| The carcass of the female rhino killed in Kaziranga on Tuesday night. Telegraph picture |
Jorhat, Sept. 4: The killing of rhinos continued at Kaziranga National Park with yet another falling prey to poachers’ bullets at the Bagori range last night.
The carcass of the female rhino was recovered early this morning.
The incident took place barely four days after another rhino was killed at the Bagori range of the park on Saturday.
Altogether 20 rhinos, including the one killed yesterday, have fallen to poachers at the world heritage site this year, three of them last month.
A Kaziranga official said gunshots were heard late last evening near Tunikati forest camp and forest guards launched an operation immediately. However, the operation had to be called off because of heavy rain.

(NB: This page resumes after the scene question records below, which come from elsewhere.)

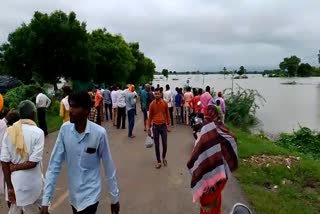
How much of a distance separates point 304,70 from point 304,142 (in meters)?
180

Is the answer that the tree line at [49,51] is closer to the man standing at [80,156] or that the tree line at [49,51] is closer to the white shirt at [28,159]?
the white shirt at [28,159]

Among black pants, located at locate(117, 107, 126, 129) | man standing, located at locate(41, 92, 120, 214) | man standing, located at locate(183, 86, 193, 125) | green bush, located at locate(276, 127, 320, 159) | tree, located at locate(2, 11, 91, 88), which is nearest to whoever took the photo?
man standing, located at locate(41, 92, 120, 214)

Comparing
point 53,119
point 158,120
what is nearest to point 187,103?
point 53,119

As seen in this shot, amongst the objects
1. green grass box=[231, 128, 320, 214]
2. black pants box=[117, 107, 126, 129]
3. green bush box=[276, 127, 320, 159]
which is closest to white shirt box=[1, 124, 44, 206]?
green grass box=[231, 128, 320, 214]

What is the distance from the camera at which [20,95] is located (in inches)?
805

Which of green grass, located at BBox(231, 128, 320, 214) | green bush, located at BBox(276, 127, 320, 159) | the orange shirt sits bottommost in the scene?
green bush, located at BBox(276, 127, 320, 159)

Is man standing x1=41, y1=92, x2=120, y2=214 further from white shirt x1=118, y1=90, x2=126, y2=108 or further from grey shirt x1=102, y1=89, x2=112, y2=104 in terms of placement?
grey shirt x1=102, y1=89, x2=112, y2=104

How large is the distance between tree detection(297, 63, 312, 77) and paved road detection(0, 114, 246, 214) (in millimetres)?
183858

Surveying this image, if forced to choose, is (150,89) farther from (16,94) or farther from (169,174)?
(169,174)

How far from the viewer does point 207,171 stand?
4.99 m

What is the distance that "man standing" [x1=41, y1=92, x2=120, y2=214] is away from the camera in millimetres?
3844

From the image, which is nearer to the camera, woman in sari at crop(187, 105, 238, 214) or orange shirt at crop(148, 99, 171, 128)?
woman in sari at crop(187, 105, 238, 214)

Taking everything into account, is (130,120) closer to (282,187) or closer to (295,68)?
(282,187)

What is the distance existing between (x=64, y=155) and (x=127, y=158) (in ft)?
23.9
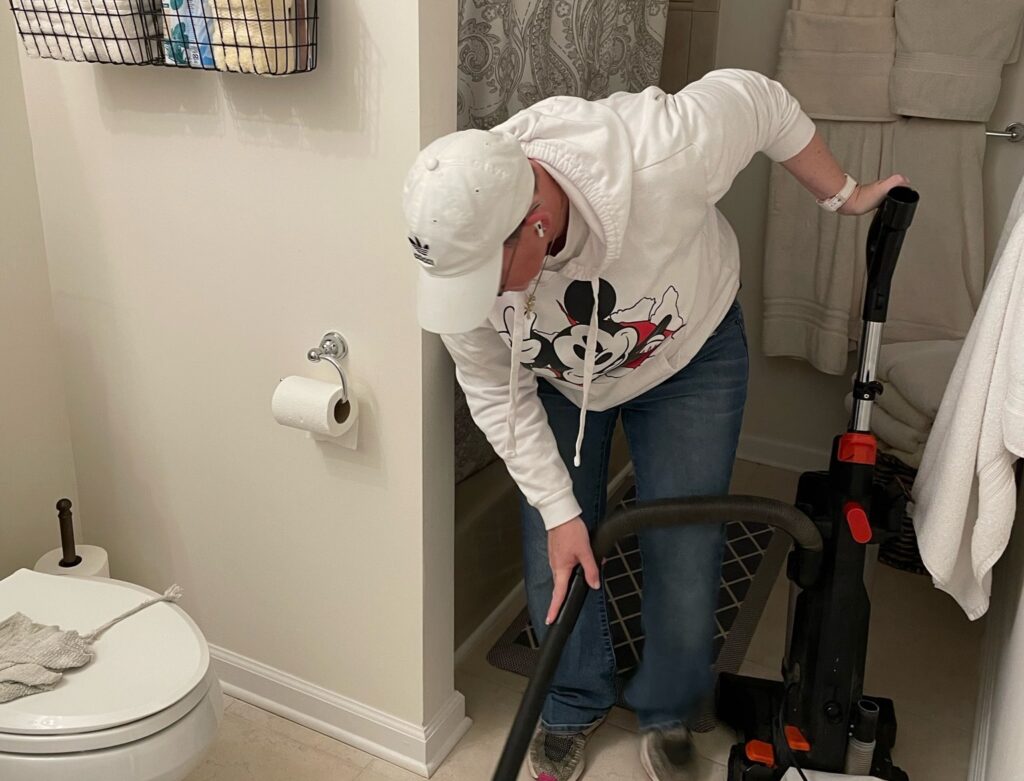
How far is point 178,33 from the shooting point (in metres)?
1.42

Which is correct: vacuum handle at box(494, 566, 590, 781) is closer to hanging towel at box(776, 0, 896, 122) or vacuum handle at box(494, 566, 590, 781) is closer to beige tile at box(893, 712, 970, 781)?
beige tile at box(893, 712, 970, 781)

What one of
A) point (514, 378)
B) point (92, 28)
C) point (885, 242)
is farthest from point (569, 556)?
point (92, 28)

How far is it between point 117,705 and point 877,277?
1237mm

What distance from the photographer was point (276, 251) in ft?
5.24

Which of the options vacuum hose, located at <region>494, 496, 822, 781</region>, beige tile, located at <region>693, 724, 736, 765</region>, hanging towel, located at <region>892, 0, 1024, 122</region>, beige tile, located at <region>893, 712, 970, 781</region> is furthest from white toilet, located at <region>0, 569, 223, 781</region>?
hanging towel, located at <region>892, 0, 1024, 122</region>

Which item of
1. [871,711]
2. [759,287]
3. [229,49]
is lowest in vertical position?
[871,711]

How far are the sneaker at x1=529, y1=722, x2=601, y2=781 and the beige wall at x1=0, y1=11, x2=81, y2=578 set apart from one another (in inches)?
41.4

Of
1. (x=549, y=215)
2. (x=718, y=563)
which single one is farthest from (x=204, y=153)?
(x=718, y=563)

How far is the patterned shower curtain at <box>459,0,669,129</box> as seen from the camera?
1.66 metres

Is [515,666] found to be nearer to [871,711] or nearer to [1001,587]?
[871,711]

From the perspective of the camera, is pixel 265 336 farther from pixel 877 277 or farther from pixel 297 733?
pixel 877 277

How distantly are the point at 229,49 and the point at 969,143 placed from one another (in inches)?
66.9

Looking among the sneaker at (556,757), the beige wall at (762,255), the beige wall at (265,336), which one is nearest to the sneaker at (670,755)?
the sneaker at (556,757)

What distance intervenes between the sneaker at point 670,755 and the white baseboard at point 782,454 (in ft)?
3.91
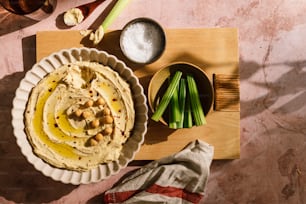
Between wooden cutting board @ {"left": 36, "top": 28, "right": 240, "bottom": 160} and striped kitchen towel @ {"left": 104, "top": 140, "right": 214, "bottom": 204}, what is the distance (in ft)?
0.12

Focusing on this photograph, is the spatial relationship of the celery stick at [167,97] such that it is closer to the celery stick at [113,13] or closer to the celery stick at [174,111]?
the celery stick at [174,111]

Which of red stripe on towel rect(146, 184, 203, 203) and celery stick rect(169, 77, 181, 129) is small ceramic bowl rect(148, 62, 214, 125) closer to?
celery stick rect(169, 77, 181, 129)

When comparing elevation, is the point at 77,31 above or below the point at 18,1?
below

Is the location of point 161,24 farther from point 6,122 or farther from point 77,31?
point 6,122

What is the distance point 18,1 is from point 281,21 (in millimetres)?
816

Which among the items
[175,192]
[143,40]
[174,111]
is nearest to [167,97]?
[174,111]

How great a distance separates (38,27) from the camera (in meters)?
1.39

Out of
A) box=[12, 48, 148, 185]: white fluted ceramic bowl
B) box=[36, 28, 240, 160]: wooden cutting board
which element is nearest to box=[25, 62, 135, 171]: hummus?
box=[12, 48, 148, 185]: white fluted ceramic bowl

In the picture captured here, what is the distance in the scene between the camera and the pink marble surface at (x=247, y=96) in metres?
1.40

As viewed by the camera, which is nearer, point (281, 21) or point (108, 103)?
point (108, 103)

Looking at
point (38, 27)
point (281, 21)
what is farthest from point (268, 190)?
point (38, 27)

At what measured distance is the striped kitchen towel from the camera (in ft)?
4.39

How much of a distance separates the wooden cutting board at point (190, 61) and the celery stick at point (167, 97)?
7 cm

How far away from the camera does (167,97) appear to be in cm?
131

The carcass of the rhino, with its horn missing, was recovered during a search this morning.
“We believe that the poachers are still holed up inside the forest and operations are still on to apprehend them,” the forest official said.
He said it could be the same group of poachers who were involved in the killing the rhino near Kanchanjuri forest camp on Saturday.
On August 21, poachers shot dead a male and a female rhino at Burapahar range of the park. However, the poachers managed to take away the horn of only one rhino, as the forest guards had arrived and a gun battle ensued. The poachers managed to flee to the Karbi Anglong hills. That was the first time two rhinos were killed together at Kaziranga, which has over 2,000 rhinos.
The official said there was information about poachers being helped by local villagers with information about the movement of rhinos. He said poachers buy information from villagers on rhinos. “They are said to pay well. The villagers also provide logistical support,” he added.
The official said the Kaziranga authorities have been trying to convince the villagers not to get lured into helping poachers. Instead, they must try to help the forest department protect the rhinos, he said.
“We have been holding awareness meetings regularly among the villagers and also implementing self-employment schemes in the villages located on the fringe areas of the park,” he said.
He said many villagers have also been providing information to the forest department about movement of poachers.
On July 25, two poachers were killed at the park and two others earlier this year and 70 arrested followed by huge recovery of arms and ammunition.
A 1,200-security force, comprising forest guards and Assam Forest Protection Force, patrol a total park area of 880 square km after it was extended from 430 square km.
Notwithstanding poaching cases in the park, the rhino population in the world heritage site has seen a rise to 2,329, according to the census conducted in March. There was an addition of 39 rhinos to the previous census figure of 2,290. In 1999, the figure was 1,672, which increased to 2,048 in 2009.